Creator Steve Oedekerk is very good with stories, and in fact was the driving force behind another animated picture, “Jimmy Neutron: Boy Genius.” That movie was both entertaining and had a nice family tone to it. Although I did like the animation here (which is more impressive during the night scenes), maybe having party animals gets old too fast … and how many times can you see animals trying to mimic humans and be cutesy? Maybe the next animated animal feature will be about those in the barn who took a vow of silence. They can use subtitles to show what each animal is thinking and leave it at that.
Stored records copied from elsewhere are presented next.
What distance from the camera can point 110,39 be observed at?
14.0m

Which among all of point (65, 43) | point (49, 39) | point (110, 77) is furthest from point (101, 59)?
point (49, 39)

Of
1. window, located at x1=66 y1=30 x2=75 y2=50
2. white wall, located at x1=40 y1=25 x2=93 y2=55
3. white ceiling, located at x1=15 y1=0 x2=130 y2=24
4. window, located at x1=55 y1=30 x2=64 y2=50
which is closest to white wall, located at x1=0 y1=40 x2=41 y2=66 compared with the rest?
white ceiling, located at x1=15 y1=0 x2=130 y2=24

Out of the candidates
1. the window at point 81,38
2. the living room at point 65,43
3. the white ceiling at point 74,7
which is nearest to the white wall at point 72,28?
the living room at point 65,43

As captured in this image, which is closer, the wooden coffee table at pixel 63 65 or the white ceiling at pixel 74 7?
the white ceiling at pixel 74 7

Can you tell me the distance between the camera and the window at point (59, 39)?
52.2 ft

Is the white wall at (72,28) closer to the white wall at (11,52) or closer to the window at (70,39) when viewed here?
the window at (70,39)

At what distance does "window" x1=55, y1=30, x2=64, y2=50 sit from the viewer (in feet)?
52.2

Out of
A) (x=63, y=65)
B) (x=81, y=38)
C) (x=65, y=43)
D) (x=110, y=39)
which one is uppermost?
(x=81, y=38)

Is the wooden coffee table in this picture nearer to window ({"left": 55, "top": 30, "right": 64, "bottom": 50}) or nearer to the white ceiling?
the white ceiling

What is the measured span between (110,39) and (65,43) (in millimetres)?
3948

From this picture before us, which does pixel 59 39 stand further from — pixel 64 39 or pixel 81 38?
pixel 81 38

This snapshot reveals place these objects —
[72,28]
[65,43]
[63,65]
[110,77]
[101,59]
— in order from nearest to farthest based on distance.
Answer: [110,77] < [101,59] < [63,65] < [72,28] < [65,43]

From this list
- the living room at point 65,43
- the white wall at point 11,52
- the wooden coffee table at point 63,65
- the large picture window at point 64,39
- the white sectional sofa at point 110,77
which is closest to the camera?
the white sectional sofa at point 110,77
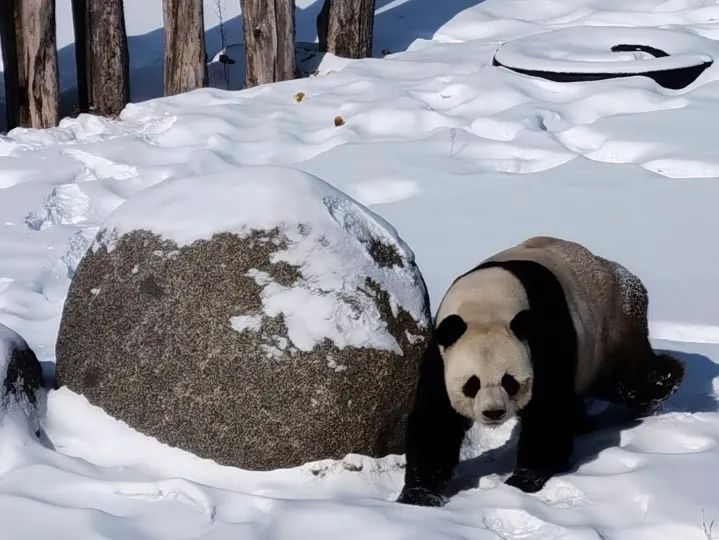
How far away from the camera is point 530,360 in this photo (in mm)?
3332

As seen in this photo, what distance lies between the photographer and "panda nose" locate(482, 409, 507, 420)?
10.5ft

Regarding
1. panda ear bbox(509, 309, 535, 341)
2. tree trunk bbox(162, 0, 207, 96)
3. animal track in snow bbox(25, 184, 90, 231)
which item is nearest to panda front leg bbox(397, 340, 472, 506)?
panda ear bbox(509, 309, 535, 341)

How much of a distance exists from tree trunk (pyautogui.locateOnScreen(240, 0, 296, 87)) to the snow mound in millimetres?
4155

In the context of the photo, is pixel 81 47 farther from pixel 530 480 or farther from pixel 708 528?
pixel 708 528

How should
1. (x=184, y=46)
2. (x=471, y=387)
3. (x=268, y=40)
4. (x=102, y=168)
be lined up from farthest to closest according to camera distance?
(x=268, y=40), (x=184, y=46), (x=102, y=168), (x=471, y=387)

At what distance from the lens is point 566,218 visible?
19.4 ft

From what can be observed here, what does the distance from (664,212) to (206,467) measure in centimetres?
318

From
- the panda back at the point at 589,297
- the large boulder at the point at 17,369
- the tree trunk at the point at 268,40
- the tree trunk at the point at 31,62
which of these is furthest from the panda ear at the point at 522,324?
the tree trunk at the point at 268,40

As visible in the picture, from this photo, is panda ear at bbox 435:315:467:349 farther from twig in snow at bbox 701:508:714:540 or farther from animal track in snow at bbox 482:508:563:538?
twig in snow at bbox 701:508:714:540

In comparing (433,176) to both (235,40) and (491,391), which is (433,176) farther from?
(235,40)

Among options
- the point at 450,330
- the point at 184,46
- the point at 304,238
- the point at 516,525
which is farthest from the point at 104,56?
the point at 516,525

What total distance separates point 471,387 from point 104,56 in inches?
196

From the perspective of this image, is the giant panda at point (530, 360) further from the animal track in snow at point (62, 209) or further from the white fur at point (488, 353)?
the animal track in snow at point (62, 209)

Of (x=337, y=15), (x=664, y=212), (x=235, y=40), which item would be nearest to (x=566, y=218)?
(x=664, y=212)
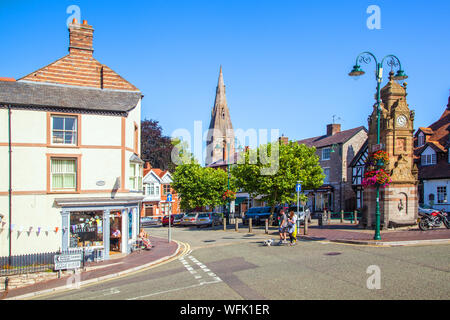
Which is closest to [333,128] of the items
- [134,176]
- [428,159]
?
[428,159]

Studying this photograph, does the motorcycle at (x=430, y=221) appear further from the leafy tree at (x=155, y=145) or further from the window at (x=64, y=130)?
the leafy tree at (x=155, y=145)

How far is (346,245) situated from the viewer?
60.5ft

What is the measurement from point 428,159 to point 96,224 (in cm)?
3579

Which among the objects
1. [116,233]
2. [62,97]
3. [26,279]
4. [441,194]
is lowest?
[26,279]

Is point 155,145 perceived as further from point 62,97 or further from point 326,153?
point 62,97

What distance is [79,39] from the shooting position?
2269 centimetres

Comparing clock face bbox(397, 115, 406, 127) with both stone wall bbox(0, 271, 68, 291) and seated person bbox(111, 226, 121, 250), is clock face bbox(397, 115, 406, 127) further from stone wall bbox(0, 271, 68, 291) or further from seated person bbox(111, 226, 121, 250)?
stone wall bbox(0, 271, 68, 291)

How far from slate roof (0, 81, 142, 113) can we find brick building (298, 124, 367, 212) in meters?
33.9

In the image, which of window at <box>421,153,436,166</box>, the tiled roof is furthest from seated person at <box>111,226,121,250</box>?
the tiled roof

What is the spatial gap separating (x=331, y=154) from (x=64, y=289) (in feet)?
140

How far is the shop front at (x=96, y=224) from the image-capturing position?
19422 mm

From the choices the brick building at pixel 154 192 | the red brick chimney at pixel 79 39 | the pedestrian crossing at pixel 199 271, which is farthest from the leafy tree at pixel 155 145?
the pedestrian crossing at pixel 199 271

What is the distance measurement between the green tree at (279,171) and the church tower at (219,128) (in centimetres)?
6411
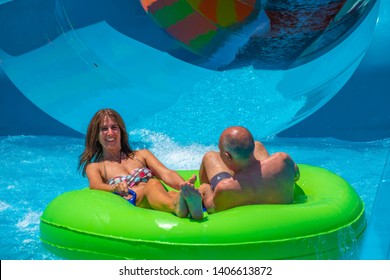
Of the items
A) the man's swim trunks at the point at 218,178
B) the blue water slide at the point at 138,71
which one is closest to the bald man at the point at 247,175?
the man's swim trunks at the point at 218,178

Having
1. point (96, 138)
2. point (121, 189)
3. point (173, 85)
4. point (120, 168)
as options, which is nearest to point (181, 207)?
point (121, 189)

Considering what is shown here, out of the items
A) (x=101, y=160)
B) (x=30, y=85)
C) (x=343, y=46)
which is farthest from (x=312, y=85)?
(x=101, y=160)

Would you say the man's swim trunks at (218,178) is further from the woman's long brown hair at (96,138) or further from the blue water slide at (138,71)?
the blue water slide at (138,71)

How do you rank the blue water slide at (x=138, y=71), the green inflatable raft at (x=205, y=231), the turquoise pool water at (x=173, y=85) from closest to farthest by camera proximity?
the green inflatable raft at (x=205, y=231) < the turquoise pool water at (x=173, y=85) < the blue water slide at (x=138, y=71)

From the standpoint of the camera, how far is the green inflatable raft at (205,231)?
2.59 meters

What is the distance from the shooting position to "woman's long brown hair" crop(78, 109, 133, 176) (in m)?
3.38

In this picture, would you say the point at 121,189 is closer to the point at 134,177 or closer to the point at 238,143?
the point at 134,177

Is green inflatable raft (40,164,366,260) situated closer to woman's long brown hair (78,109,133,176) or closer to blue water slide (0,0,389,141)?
woman's long brown hair (78,109,133,176)

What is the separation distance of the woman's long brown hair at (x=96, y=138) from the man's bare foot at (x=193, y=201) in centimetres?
85

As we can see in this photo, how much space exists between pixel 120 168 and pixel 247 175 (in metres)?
0.81

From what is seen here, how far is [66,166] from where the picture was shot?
193 inches

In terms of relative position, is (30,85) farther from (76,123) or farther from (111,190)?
(111,190)

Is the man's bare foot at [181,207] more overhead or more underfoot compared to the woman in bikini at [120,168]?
more underfoot

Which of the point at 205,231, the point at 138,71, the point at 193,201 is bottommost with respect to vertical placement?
the point at 205,231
– Howie Nave is host/manager of The Improv comedy club inside Harveys and reviews films for seven radio stations throughout northern California and Nevada, including the Sirius Radio Network every Sunday evening. He hosts “Howie’s Morning Rush” on Tahoe’s KRLT radio and you can see his film reviews every Friday morning on KOLO ABC TV Channel 8.

Keepin’ it Reel

Now playing: “Barnyard: The Original Party Animals”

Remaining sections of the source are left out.